## Brief A
Answer these questions from the case report, each in a few words:
(i) What was the child's birth weight?
(ii) What was used when the radiographs were repeated?
(iii) On which post-operative day did the baby die?
## Brief B
Summarize the case report in three sentences.
## Brief C
Decide whether each statement agrees with the case report, answering yes or no and quoting the words that decide it.
(i) Other congenital anomalies were found at birth.
(ii) The upper pouch was joined to the lower esophagus by primary anastomosis.
(iii) The patient's identity and radiographs were checked for mistakes.

## Given text
# # # # # # #

The diagnostic feature of esophageal atresia (EA) is the inability to pass a catheter into the stomach. EA can be ruled out if the feeding tube can be passed into the stomach. Many a times, the neonates with EA and TEF are first diagnosed by neonatologists, and then they are referred for surgical correction to pediatric surgeons.
A 16-hour-old female child (birth weight 1400 g), born to parents with second-degree consanguineous marriage, presented with an antenatal suspicion of esophageal atresia (EA). Respiratory distress, excessive salivation, and abdominal distension were noticed. No other congenital anomalies were detected at birth. A feeding tube was passed to confirm the antenatal suspicion of EA and tracheo-esophageal fistula (TEF). This tube could be passed into the stomach. The position of the tube was confirmed on abdominal radiograph [Figure 1]. As this ruled out EA, the patient was further managed for respiratory distress with the feeding tube in place. After a few hours, on strong clinical suspicion of EA with TEF, the feeding tube was removed. Subsequent attempts at passing a feeding tube into the stomach were unsuccessful. The radiographs were repeated now with a 10F stiff red rubber catheter. The catheter could be seen arrested in the blind upper esophageal pouch, which was located fairly high up in the neck. The patient was then transferred to our institute for surgical intervention. The patient identity and all the radiographs obtained during the clinical course were cross checked and any kind of mistake was ruled out. A right lateral thoracotomy revealed an EA of type III b with a wide TEF. Upper blind pouch was very high up in the neck and could not be retrieved into the right chest for primary anastomosis. Thus a decision of fistula ligation, upper pouch cervical esophagostomy, and a gastrostomy was made. The upper pouch fistula was ruled out during cervical esophagostomy. A gastrostomy was also placed. The baby tolerated these procedures well but succumbed on post-operative day 3.

# # # # # # #

## Recorded data

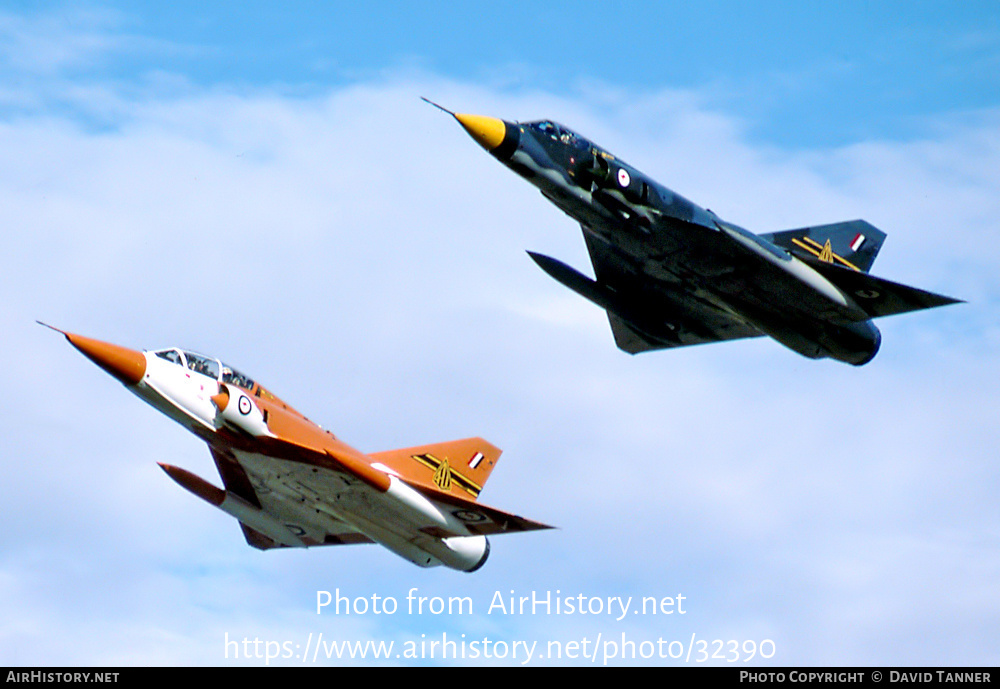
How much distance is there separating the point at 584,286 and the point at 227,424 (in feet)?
40.3

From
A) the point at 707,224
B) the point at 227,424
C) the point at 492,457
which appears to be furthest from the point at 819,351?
the point at 227,424

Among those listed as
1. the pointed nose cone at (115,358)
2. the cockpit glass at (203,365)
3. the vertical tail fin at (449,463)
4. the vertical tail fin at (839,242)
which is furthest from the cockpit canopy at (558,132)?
the pointed nose cone at (115,358)

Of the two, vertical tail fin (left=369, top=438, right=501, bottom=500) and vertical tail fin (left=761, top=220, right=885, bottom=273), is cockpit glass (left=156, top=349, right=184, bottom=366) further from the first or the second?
vertical tail fin (left=761, top=220, right=885, bottom=273)

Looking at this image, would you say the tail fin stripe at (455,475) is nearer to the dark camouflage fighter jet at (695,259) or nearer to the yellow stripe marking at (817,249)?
the dark camouflage fighter jet at (695,259)

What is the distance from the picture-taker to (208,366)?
Result: 38.4 meters

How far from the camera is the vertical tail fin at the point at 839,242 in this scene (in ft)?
146

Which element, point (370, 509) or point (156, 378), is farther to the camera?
point (370, 509)

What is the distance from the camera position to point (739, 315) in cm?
4403

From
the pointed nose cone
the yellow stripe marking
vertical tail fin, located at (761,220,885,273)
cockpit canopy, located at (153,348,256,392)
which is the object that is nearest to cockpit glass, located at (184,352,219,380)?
cockpit canopy, located at (153,348,256,392)

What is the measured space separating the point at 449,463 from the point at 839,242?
12836 mm

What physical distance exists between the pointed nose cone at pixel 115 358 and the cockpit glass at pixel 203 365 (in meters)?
1.23
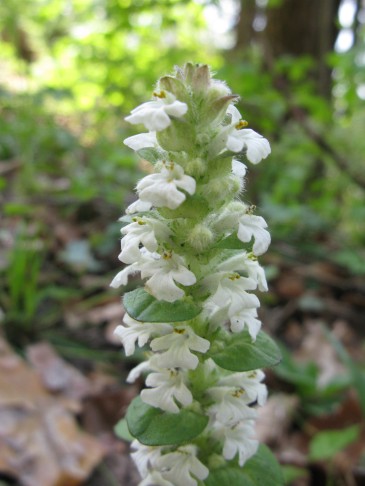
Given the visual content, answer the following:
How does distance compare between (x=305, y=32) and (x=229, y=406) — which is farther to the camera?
(x=305, y=32)

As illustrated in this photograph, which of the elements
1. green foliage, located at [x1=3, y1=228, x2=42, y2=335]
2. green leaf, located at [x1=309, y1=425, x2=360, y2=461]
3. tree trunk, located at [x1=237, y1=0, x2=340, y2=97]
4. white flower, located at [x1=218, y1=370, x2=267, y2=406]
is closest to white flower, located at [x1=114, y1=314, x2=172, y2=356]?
white flower, located at [x1=218, y1=370, x2=267, y2=406]

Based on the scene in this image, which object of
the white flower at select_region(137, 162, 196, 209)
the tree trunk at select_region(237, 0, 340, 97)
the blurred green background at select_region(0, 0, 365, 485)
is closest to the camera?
the white flower at select_region(137, 162, 196, 209)

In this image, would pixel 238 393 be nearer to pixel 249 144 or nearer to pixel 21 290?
pixel 249 144

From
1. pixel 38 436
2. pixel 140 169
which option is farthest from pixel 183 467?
pixel 140 169

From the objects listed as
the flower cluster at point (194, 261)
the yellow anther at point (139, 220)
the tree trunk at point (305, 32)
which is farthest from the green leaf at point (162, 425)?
the tree trunk at point (305, 32)

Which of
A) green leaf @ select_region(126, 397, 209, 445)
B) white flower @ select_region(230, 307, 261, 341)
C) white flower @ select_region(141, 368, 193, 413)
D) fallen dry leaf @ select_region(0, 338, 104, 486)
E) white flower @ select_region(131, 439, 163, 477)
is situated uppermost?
white flower @ select_region(230, 307, 261, 341)

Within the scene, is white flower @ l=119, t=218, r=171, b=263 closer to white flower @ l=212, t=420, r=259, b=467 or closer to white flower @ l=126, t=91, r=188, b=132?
white flower @ l=126, t=91, r=188, b=132
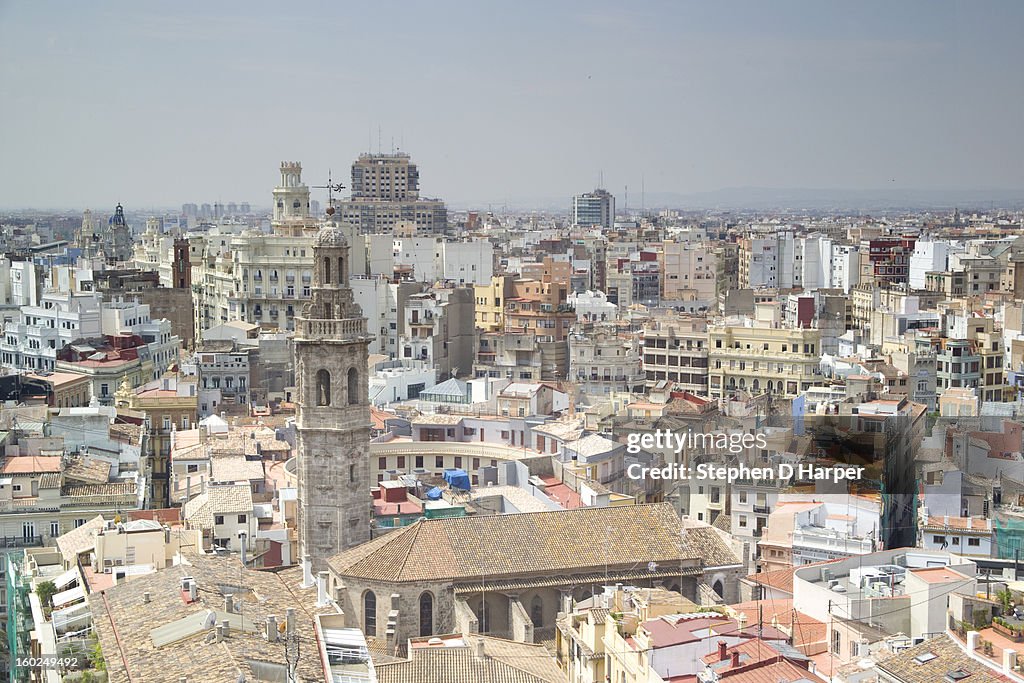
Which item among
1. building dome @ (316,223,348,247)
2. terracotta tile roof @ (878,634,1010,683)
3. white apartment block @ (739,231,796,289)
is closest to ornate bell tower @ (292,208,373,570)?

# # # # # # #

## Response box A
(i) 1400 g
(ii) A 10F stiff red rubber catheter
(iii) Post-operative day 3

## Response box B
A 16-hour-old female with an antenatal suspicion of esophageal atresia had a feeding tube that passed into the stomach, as confirmed on abdominal radiograph. This ruled out EA, but on strong clinical suspicion the tube was removed, later attempts failed, and a stiff catheter was seen arrested in a blind upper esophageal pouch high in the neck. A thoracotomy revealed type III b EA with a wide TEF, so fistula ligation, cervical esophagostomy, and gastrostomy were done, and the baby died on post-operative day 3.

## Response box C
(i) No: "No other congenital anomalies were detected at birth."
(ii) No: "Upper blind pouch was very high up in the neck and could not be retrieved into the right chest for primary anastomosis."
(iii) Yes: "The patient identity and all the radiographs obtained during the clinical course were cross checked and any kind of mistake was ruled out."